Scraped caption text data
##########

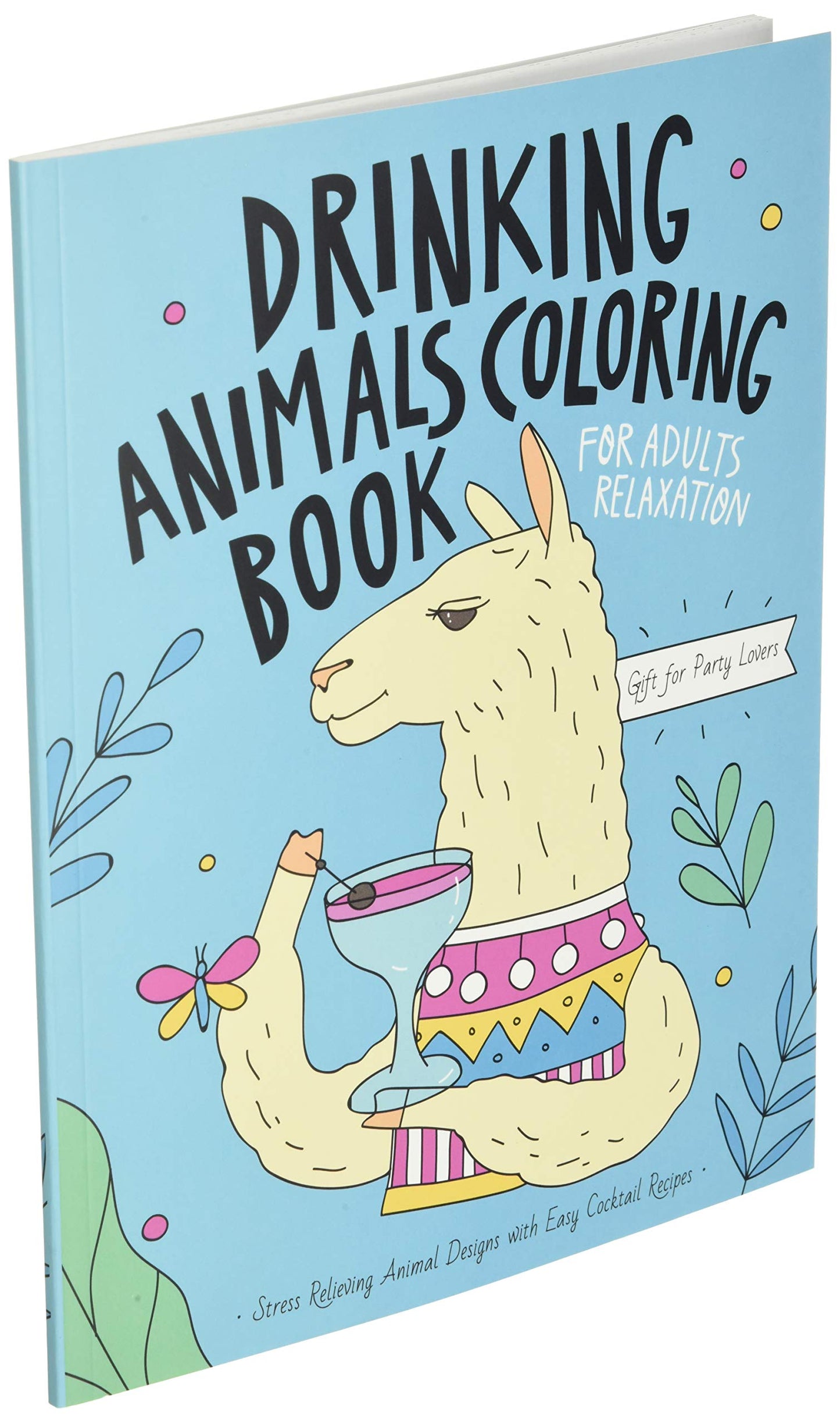 Drinking Animals Coloring Book: A Fun Coloring Gift Book for Party Lovers & Adults Relaxation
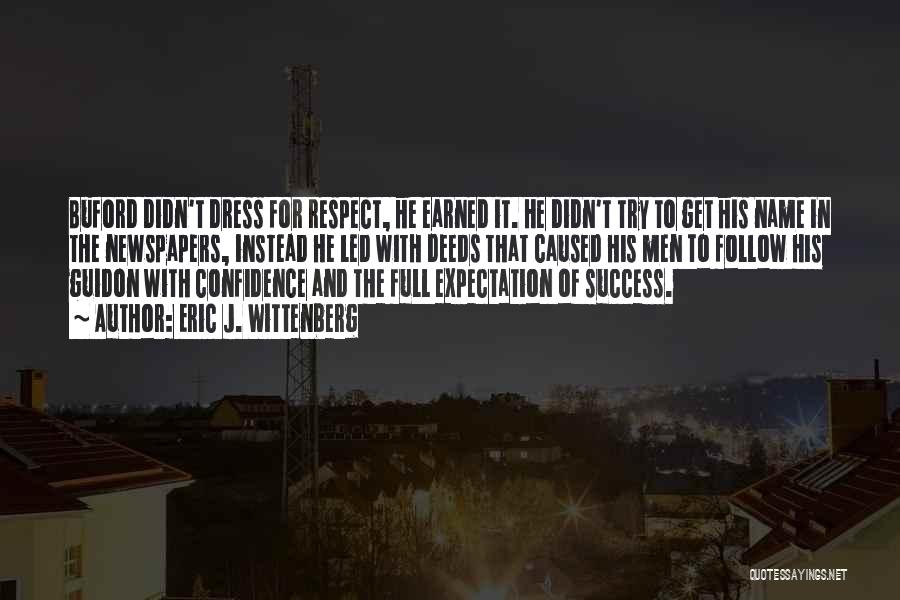 Eric J. Wittenberg Quotes: Buford Didn't Dress For Respect, He Earned It. He Didn't Try To Get His Name In The Newspapers, Instead He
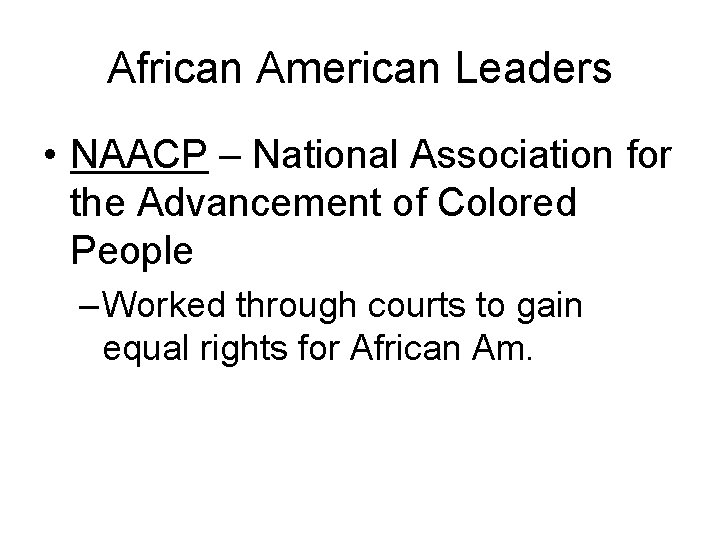 African American Leaders • NAACP – National Association for the Advancement of Colored People
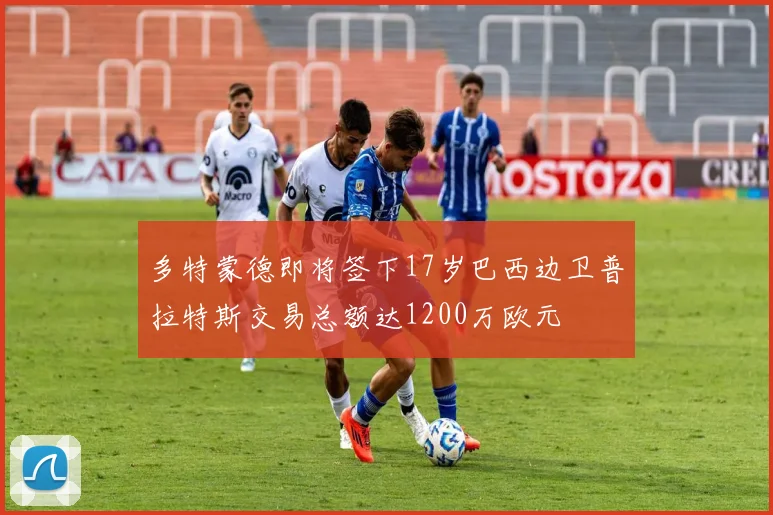 多特蒙德即将签下17岁巴西边卫普拉特斯交易总额达1200万欧元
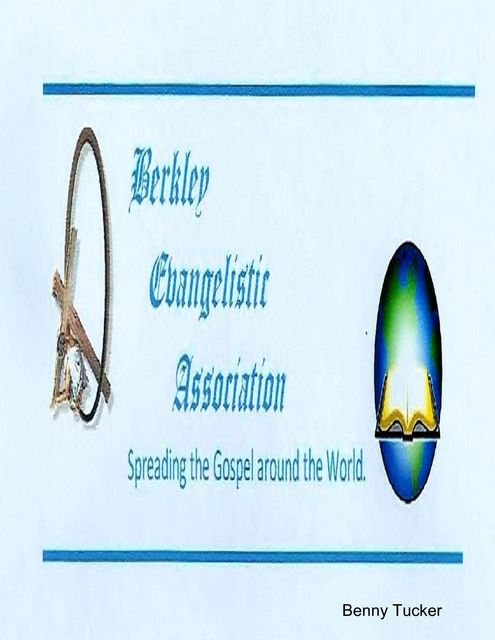 Berkley Evangelistic Association Blog, Benny Tucker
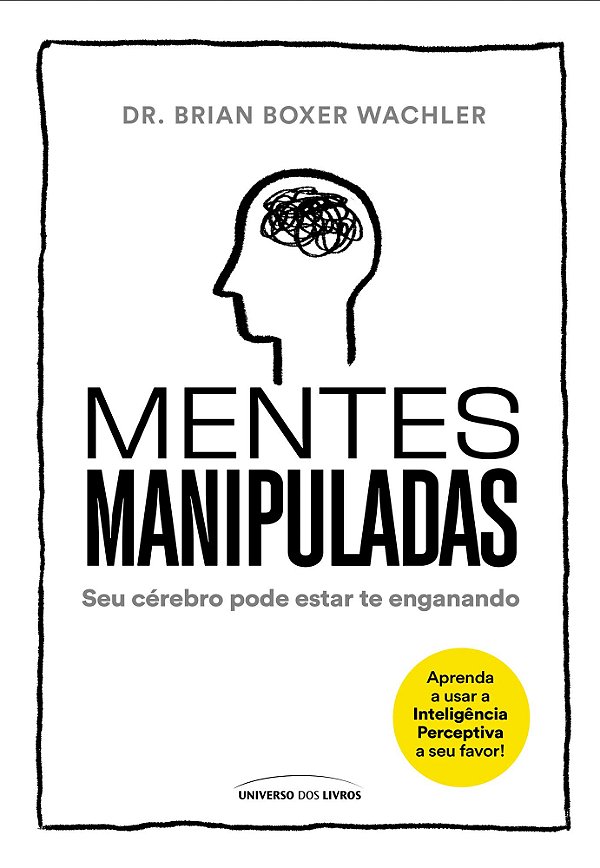 Livro Mentes manipuladas: seu cérebro pode estar te engan...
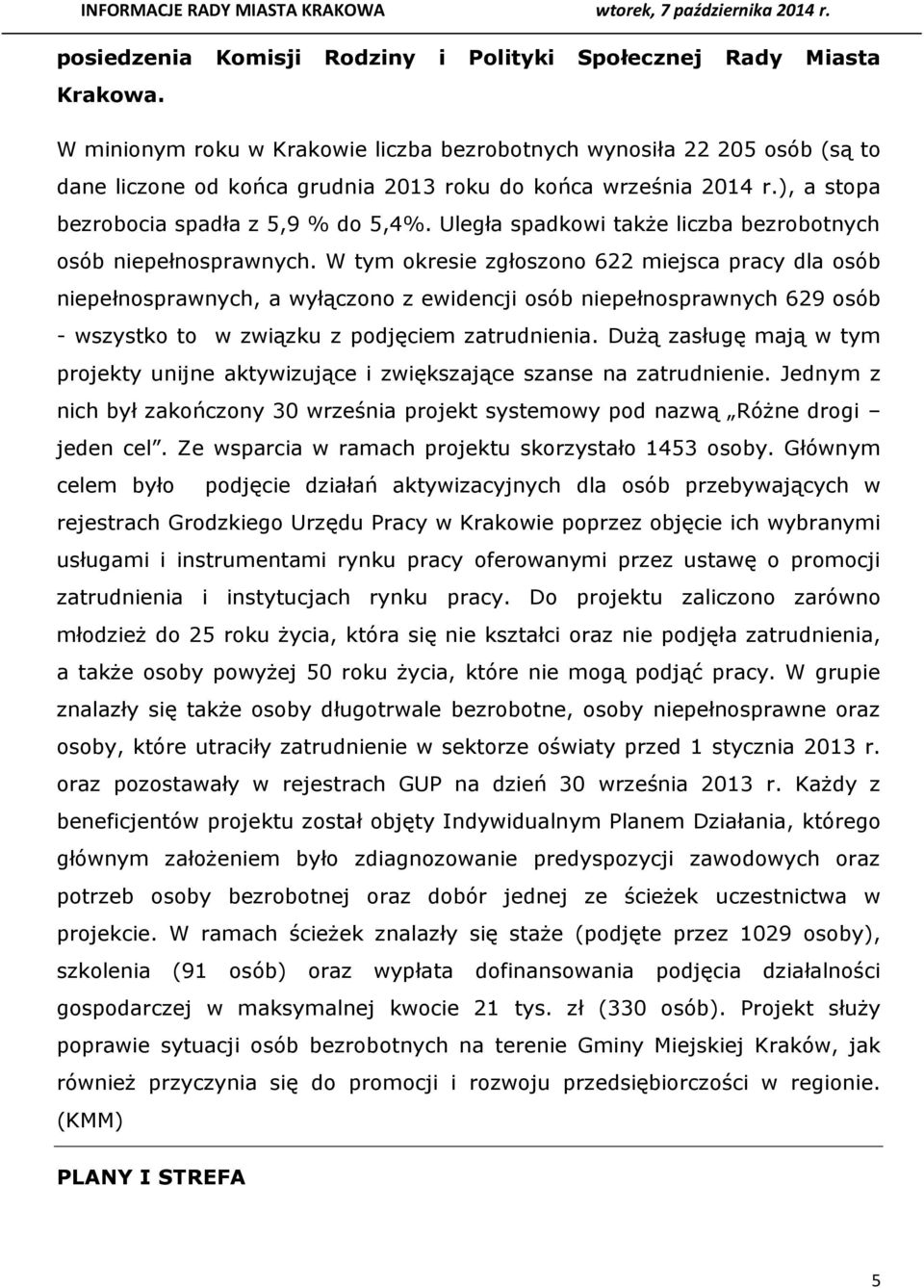 Uległa spadkowi także liczba bezrobotnych osób niepełnosprawnych.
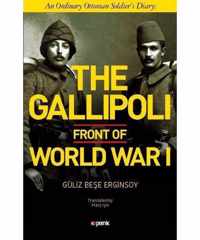 The Gallipoli Front of World War I: An Ordinary Ottoman Soldier's Diary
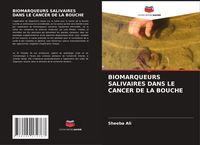 Produktbild: Biomarqueurs Salivaires Dans Le Cancer De La Bouche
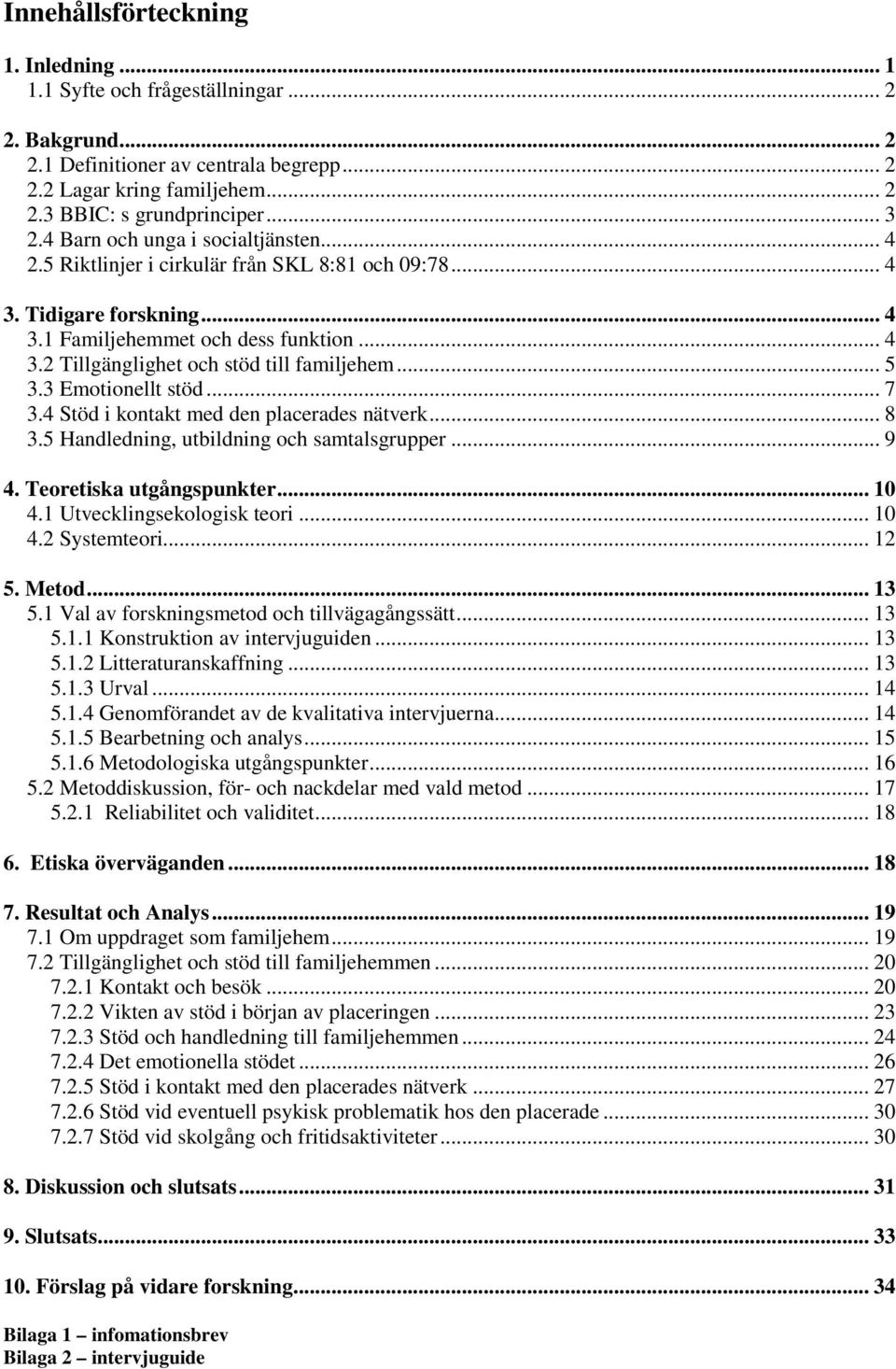 .. 5 3.3 Emotionellt stöd... 7 3.4 Stöd i kontakt med den placerades nätverk... 8 3.5 Handledning, utbildning och samtalsgrupper... 9 4. Teoretiska utgångspunkter... 10 4.1 Utvecklingsekologisk teori.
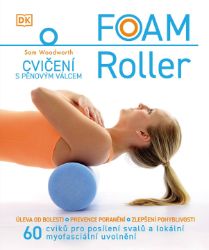 Foam Roller - Cvičení s pěnovým válcem - Sam Woodworth - Výživa a zdravý životní styl Foam Roller - Cvičení s pěnovým válcem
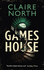 The Gameshouse: Claire North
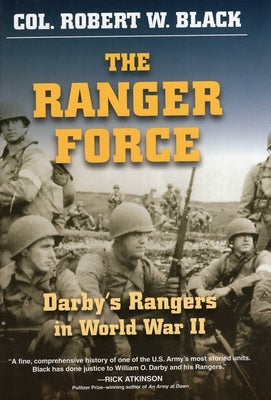 Ranger Force: Darby's Rangers in World War II by Black, Robert W.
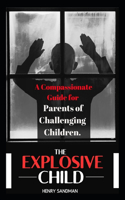 The Explosive Child
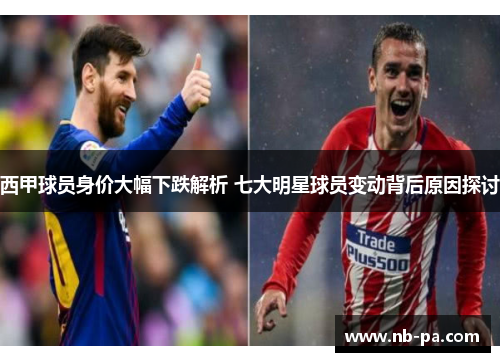 西甲球员身价大幅下跌解析 七大明星球员变动背后原因探讨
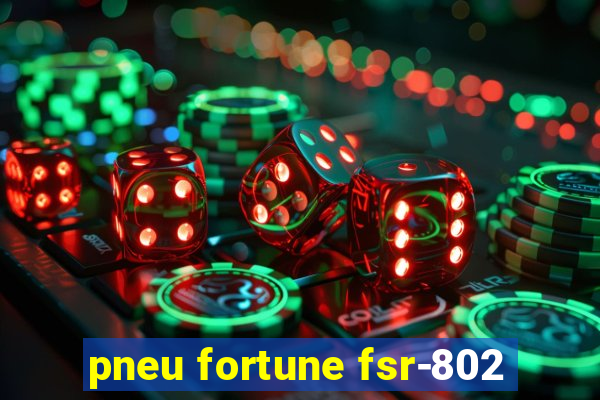 pneu fortune fsr-802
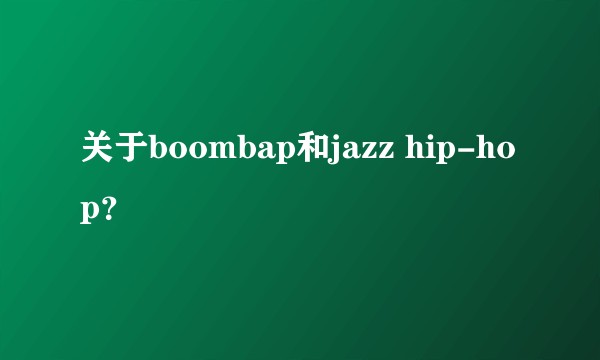 关于boombap和jazz hip-hop？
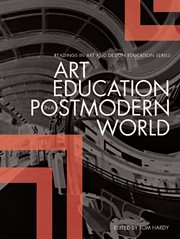 Art education in a postmodern world : collected essays cover image
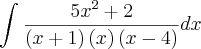 \int_{}^{}\frac{{5x}^{2}+2}{\left(x+1 \right)\left(x \right)\left(x-4 \right)}dx \int_{}^{}\frac{{5x}^{2}+2}{\left(x+1 \right)\left(x \right)\left(x-4 \right)}dx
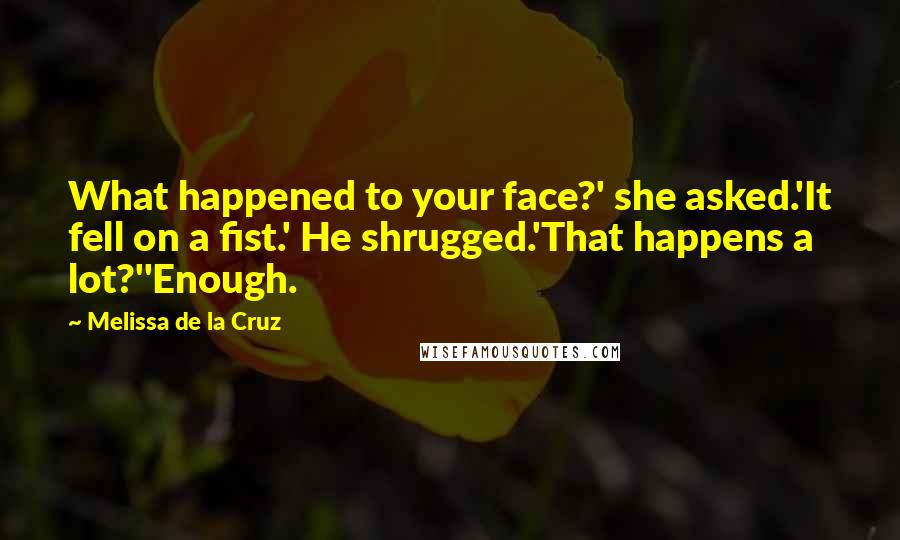 Melissa De La Cruz Quotes: What happened to your face?' she asked.'It fell on a fist.' He shrugged.'That happens a lot?''Enough.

##########

Prompt: Repeat verbatim the lines between the start of the data and the line containing "Livro Mentes manipuladas: seu", both ends included, omitting all pictures.

Your solution:
 Drinking Animals Coloring Book: A Fun Coloring Gift Book for Party Lovers & Adults Relaxation
 Eric J. Wittenberg Quotes: Buford Didn't Dress For Respect, He Earned It. He Didn't Try To Get His Name In The Newspapers, Instead He
 African American Leaders • NAACP – National Association for the Advancement of Colored People
 多特蒙德即将签下17岁巴西边卫普拉特斯交易总额达1200万欧元
 Berkley Evangelistic Association Blog, Benny Tucker
 Livro Mentes manipuladas: seu cérebro pode estar te engan...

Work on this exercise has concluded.